#### [DOCUMENT SECTION]
:::::

Aliens of the Deep Page #3
It's just amazing,
We've got this huge,
huge carbonate structure,
Unbelievable,
Copy that.
Right rotator going up, rotator going up.
It's just the hot water just flowing up
and slowly forming stalactites,
Upside-down stalactites are slowly
deposited, millennium after millennium,
So what's interesting
about these
is that you don't necessarily
need plate tectonics,
You need some means for the water
to react with the deep mantle rock,
And then you get
the serpentinization reaction
which produces the heat that drives
the formation of such systems,
It's absolutely phenomenal,
Do you want to go ahead
and proceed to the summit? Over.
Roger that,
- There's warm water up here,
- Yeah,
The vent fluid is just
coming right up out of here,
Wow, This is just amazing,
Our technology is just
at the level now
where we can safely explore
the depths of our own ocean,
- Kinda friable,
- Yeah,
OK,
Yeah! Look at that,
- We got a rock,
- Hey, we got a sample,
Rover One, Rover One,
this is Rover Two, Do you...
- Oh, my goodness, look at that!
- Oh, Christ!
Holy cow,
- OK, stop it, stop it, stop it,
- Kevin. You seeing this?

:::::

#### [RAW DATA]

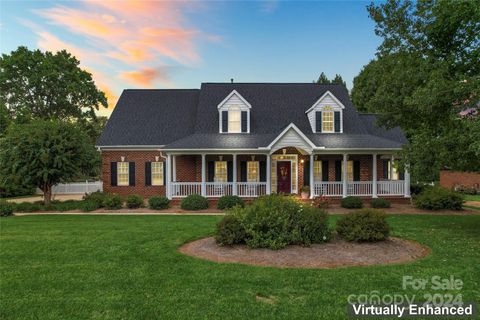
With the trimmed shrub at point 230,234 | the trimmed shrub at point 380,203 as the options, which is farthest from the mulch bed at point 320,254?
the trimmed shrub at point 380,203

:::::

#### [WORK TO DO]
1. Please translate this sentence from the Aliens of the Deep transcript into Spanish: "Do you want to go ahead and proceed to the summit?"
2. Extend the Aliens of the Deep transcript with new dialogue that picks up after its last line.
The listing is not needed for anything here.

#### [PER-TASK OUTPUTS]
1. ¿Quieres seguir adelante y continuar hacia la cima?

2.
Look at that thing,
That is absolutely unreal,
See if you can
get your lights right on it.
Roger that,
Oh, my goodness,
Look at that, it's just amazing,
Oh, man, look at this thing,
Look at this thing,
This is incredible,
How can something
like that be alive?
How does a creature like this work?
That is absolutely phenomenal,
Beautiful,
Absolutely beautiful,
See the reticulation inside this thing?
Look at that,
That is amazing,
I have no idea what that is,
- No,
- That's what I love about this stuff,
Every single dive, you're gonna see
something you've never seen before,
And you might even see something
that nobody's ever seen before,
Are you seeing this thing?
Look at this,
This is, like,
the ugliest fish in the world,
Oh, he's got feet! Look, he's got feet,
He's got, like, little toe-socks,
The thing about deep diving is you
always need to expect the unexpected.
Oh, my God,
look at that squid,
Oh, it's massive,
Look, look, look,
Quick, look,
See it?
Absolutely fantastic,
Look at that fish,
You see that guy?
All right, we got us a Dumbo,
Been hoping for this for a while,
What a beautiful animal,
What a beautiful animal, Look at that,
Like a dancer,
What an amazing creature,
God, you could watch this guy all day,
Almost looks like
he's glowing from within,
MIR One, MIR One,
This is Rover Two, Do you copy?
MIR One, MIR One,
do you copy? This is Rover Two.
MIR One, MIR One,
This is Rover Two, Do you copy?
It's intermittent, Jim,
Sometimes yes and sometimes no,
Uh, roger, Mike,
We're seriously low on power
and will have to leave the bottom,
We must go up,
Genya, We must go up,
Oh, he's trying to say something,
about...
He's trying to say...
Look out the porthole,
I can't see him,
Can you call surface?
He's saying, "Up and over"?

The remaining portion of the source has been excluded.